The Black Hole is used for powder magazine, likewise the large four-square building with the flagpole at each gable. The back bastion with its chambers of death, if stories of Spanish cruelty are true, is entered from about thro’ a well-like spectators, which like the others are sealed. Serg’t Chic thinks they are likely to remain sealed. The hatred engendered by centuries of Spanish misrule is liable to enrage the Filipinos & cause trouble if the secrets of Santiago castle are revealed to the world.

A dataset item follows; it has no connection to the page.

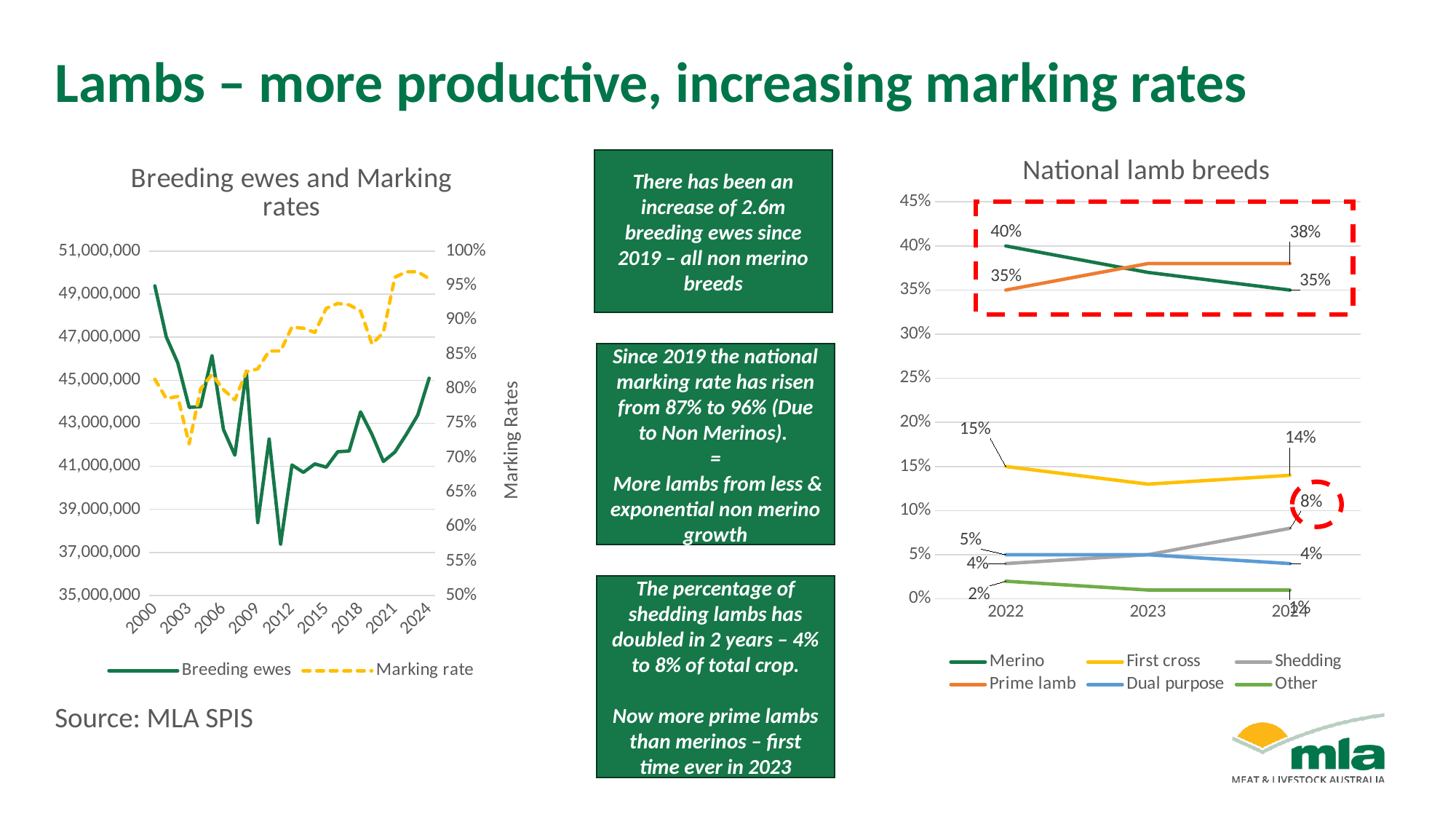
In the "National lamb breeds" chart, which breed has the highest share in 2022? Merino In the "National lamb breeds" chart, what is the value for Merino in 2022? 40% In the "National lamb breeds" chart, which is larger in 2024: Merino or Prime lamb? Prime lamb In the "National lamb breeds" chart, by how much did the Merino share fall from 2022 to 2024? 5% How many series does the legend of the "National lamb breeds" chart list? 6 In the "National lamb breeds" chart, what is the value for Shedding in 2024? 8% In the "Breeding ewes and Marking rates" chart, is the Marking rate in 2024 greater or less than 90%? greater In the "National lamb breeds" chart, does the Shedding line rise or fall from 2022 to 2024? rise In the "National lamb breeds" chart, what is the value for Prime lamb in 2024? 38% How many series does the legend of the "Breeding ewes and Marking rates" chart list? 2 What kind of chart is the "National lamb breeds" chart? line chart In the "National lamb breeds" chart, which breed has the lowest share in 2024? Other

Serg’t Chic skewed me thro’ the powder magazine above where quantities of death dealing missiles are being stacked up at the present time by Chinese coolies. The Sergeant’s enlistment expires in about 15 or 20 days. He will then return to the U.S. Bidding him adieu. I made my way to the “Corral” in old Manila. Here wagons, mules, pack train accoutrements & a lot of very hard looking men dressed in civilian costume interested me. Met Brother Alvin Merritt, packer (a member of San Francisco No. 2 corps) who took me up stairs to the dormitories or big dens. Very filthy indeed are these quarters & quite different from the quarters of troops. The men belong to the transportation department of Government service & necessarily are on the road much of their time. I saw Bro. Clayton Scott’s cap with a Salvation Army band around it hanging above one bed. God bless Scott.

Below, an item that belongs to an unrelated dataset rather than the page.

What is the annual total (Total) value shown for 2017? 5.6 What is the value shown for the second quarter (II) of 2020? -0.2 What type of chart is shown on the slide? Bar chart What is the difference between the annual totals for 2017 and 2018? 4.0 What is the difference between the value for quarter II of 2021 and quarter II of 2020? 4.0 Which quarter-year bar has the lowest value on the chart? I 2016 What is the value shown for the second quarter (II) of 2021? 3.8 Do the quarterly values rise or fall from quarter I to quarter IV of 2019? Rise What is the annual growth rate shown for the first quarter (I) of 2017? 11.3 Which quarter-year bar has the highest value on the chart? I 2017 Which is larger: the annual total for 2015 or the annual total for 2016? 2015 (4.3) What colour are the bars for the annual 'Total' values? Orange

Merritt & I talked of various matters not by any mean leaving out Salvation subjects & finished by both of us kneeling down at his bedside & praying. Requested Bro. Merritt who is now on the night shift to help me with a service next Sunday p.m. at the 2d Reserve Hospital. Promised to try.

From old Manila returned to No. 2 Calle Sta. Elena & cooked supper ate thereof & washed dishes.

Spoke to soldiers personally about salvation.

Gave a Filipino girl Senorita Romano Francia $1 Mex to purchase cloth for a woman’s jacket, she is making for me.